MongoDB – Geospatial Queries

Filed under: MongoDB — Brian @ 10:11 pm
Tags: , ,

Most of the data we work with has geographic longitude/latitude information so we have recently started exploring doing some work with geospatial queries using different database technologies (MySQL, Oracle). We currently use MongoDB as our primary data store and we were surprised to find out that MongoDB already has this functionality built in. After doing some reading we also realized that it handles each of our use cases. Even though we use MongoDB everyday, we just never thought a document store would come with this functionality. For more information go to MongoDB Geospatial Indexing.
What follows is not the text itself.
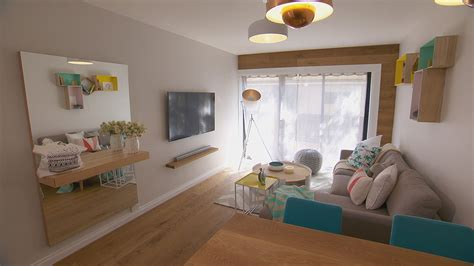 the block living rooms the block roundup hire a hubby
Download and Setup MongoDB

For this tutorial, we will just use the MongoDB interactive shell for interacting with the database because it is simple. There is no need to complicate this example by using the MongoDB Scala or Python drivers. They are simple to use once you gain an understanding of MongoDB. The basics are that MongoDB is a document store, data is stored as JSON documents, and queries are made by using subsets of the JSON from the documents you wish to match, with query commands mixed in.

Download MongoDB (Downloads):

wget http://fastdl.mongodb.org/osx/mongodb-osx-x86_64-2.0.0.tgz
tar -zxvf mongodb-osx-x86_64-2.0.0.tgz

Create a folder for MongoDB to store it’s database files (We are just using the default location for this example):

mkdir -p /data/db

NOTE: On windows this would be “C:\data\db”.

Start the MongoDB database:

cd mongodb-osx-x86_64-2.0.0/bin
./mongod

MongoDB provides an interactive shell which can be used to query your MongoDB database. For the rest of this tutorial, we will use the interactive shell.

Start the interactive shell:

cd mongodb-osx-x86_64-2.0.0/bin
./mongo
MongoDB shell version: 2.0.0
connecting to: test
>

You should see the shell start up and display “connecting to: Test”. This means you are connected to the default database “Test” which will be fine for this tutorial.

That’s all, we are ready to explore geospatial querying in MongoDB!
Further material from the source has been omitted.